In a similar fashion to Saban, Harbaugh sandwiched an NFL job in between college stints. Unlike Saban, Harbaugh found great success in the NFL.
After bringing both San Diego and Stanford from obscurity to relevance in college, Harbaugh did the same with the San Francisco 49ers. He led the team to three straight NFC Championship Games, a run which included a Super Bowl berth. Harbaugh was seemingly always a few bounces of the ball short of the ultimate success in the NFL, and he left the 49ers after his fourth season, during which he clashed with management and the team finished 8–8.
Back in college, Harbaugh quickly went to work with his alma mater Michigan, leading the team to a 10–3 record in his first season.
After a historic run at Florida, Spurrier tried his hand at the NFL, and found out Danny Wuerffel wasn’t as effective outside of the SEC. Spurrier coached for two losing seasons in Washington, then took a year off before returning to college at South Carolina.
Spurrier did well for the Gamecocks, even if he could never bring the program to the height of his Gators teams.
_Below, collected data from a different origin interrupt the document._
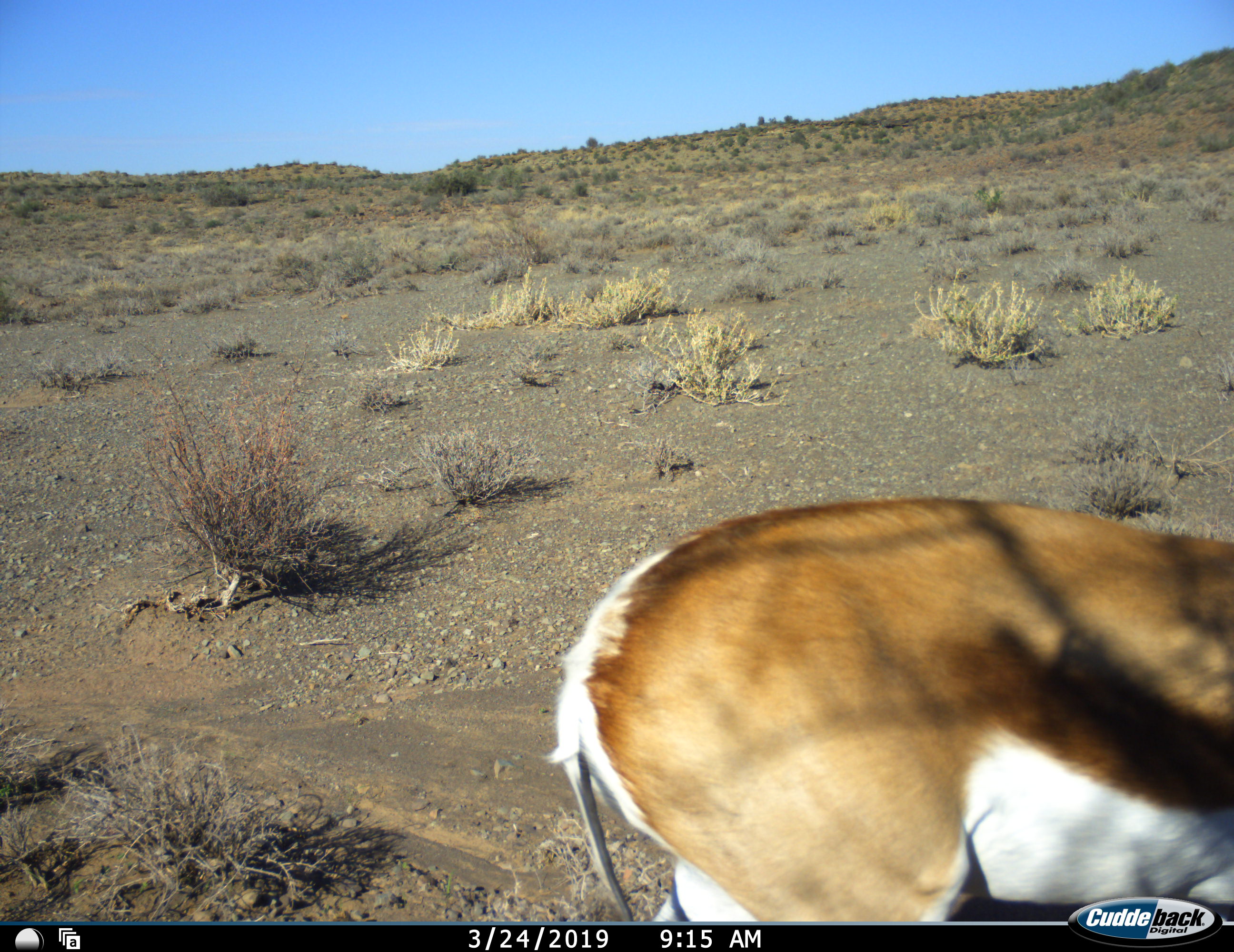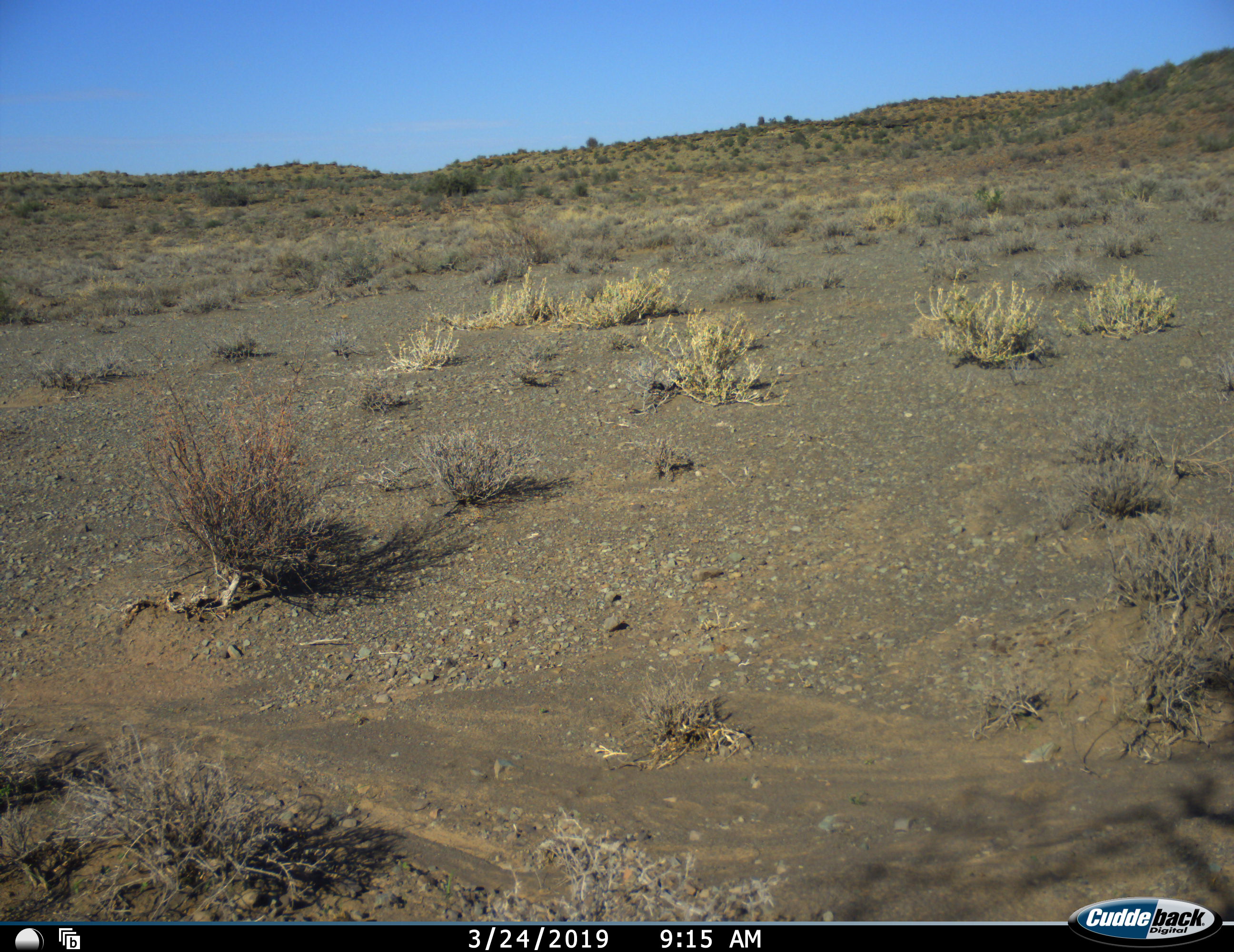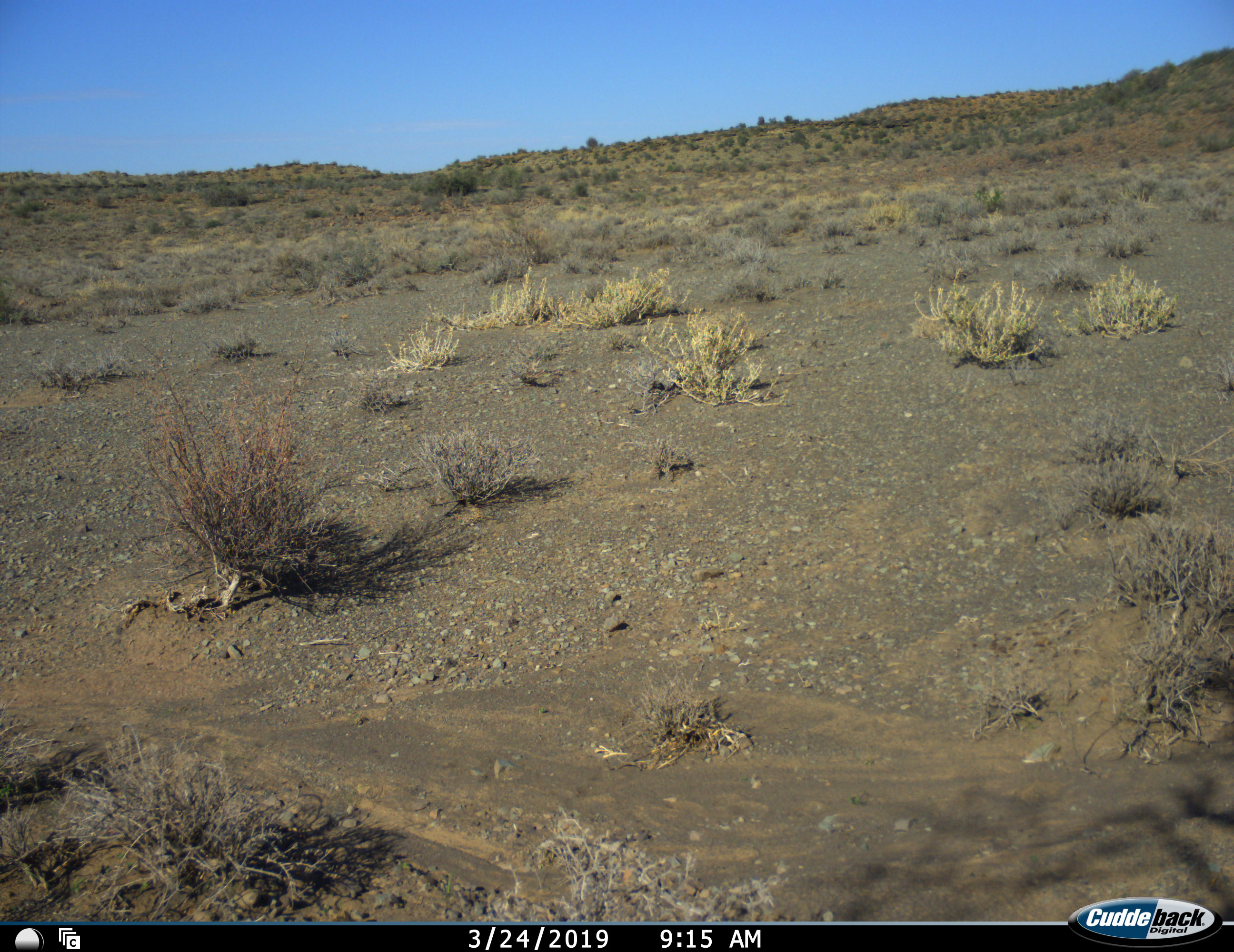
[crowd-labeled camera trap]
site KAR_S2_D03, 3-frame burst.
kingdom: Animalia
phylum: Chordata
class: Mammalia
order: Artiodactyla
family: Bovidae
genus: Antidorcas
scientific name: Antidorcas marsupialis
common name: springbok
Springbok (Antidorcas marsupialis), count 1. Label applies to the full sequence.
He led South Carolina to three straight top-ten finishes from 2011–14, and won his last four bowl games with the team. Spurrier finished 86–49 in 10-plus seasons.
Petrino was a hot name after a four-season run at Louisville, during which he won at least nine games every season and finished in the top-ten twice. Petrino soon bolted for the Atlanta Falcons, where he resigned 13 games into a 3–10 season.
Petrino then caught on with Arkansas, where he led the team to a No. 5 ranking after his fourth season, only to be fired months after because of a motorcycle accident/adultery scandal.
Petrino sat out for one year before accepting the head job at Western Kentucky. Louisville brought back Petrino in 2014, and he’s gone 17–9 in the two seasons since.
Callahan led the Oakland Raiders to a Super Bowl appearance in his first season, and was then fired a year later after a 4–12 finish. After his departure from the Raiders, Callahan took over at Nebraska, where his up-and-down stint failed to meet lofty expectations. Callahan went 27–22 in four years with the Cornhuskers, leading the team to only one top-25 finish.
Riley was a phenomenal CFL coach, winning two Grey Cups with Winnipeg in 1988 and 1990. He eventually found his way to Oregon State in 1997, where after two under-.500 seasons, the San Diego Chargers brought him on board. Riley struggled in San Diego, finishing 14–34 after three seasons.
Riley soon returned to the Beavers, winning five bowl games in his first six seasons, which included three finishes in the AP Top 25. In 2015, Riley took over at Nebraska, where he went 6–7 following the departure of Bo Pelini.
Wannstedt was a head coach for 10-plus seasons in the NFL, first with the Chicago Bears and then with the Miami Dolphins. Of the two stints, Wannstedt’s Dolphins tenure was the more memorable. He won 41 games his first four seasons, then resigned in the middle of a 1–8 campaign in 2004.
By next season, Wannstedt was at Pittsburgh, where he brought his trademark stamp of averageness. He won no more than six games his first three seasons, followed by solid showings in 2008 and 2009, the latter of which the Panthers finished 15th in the final AP poll. But after Wannstedt slipped to 7–5 in 2010, he resigned before the Panthers’ bowl game.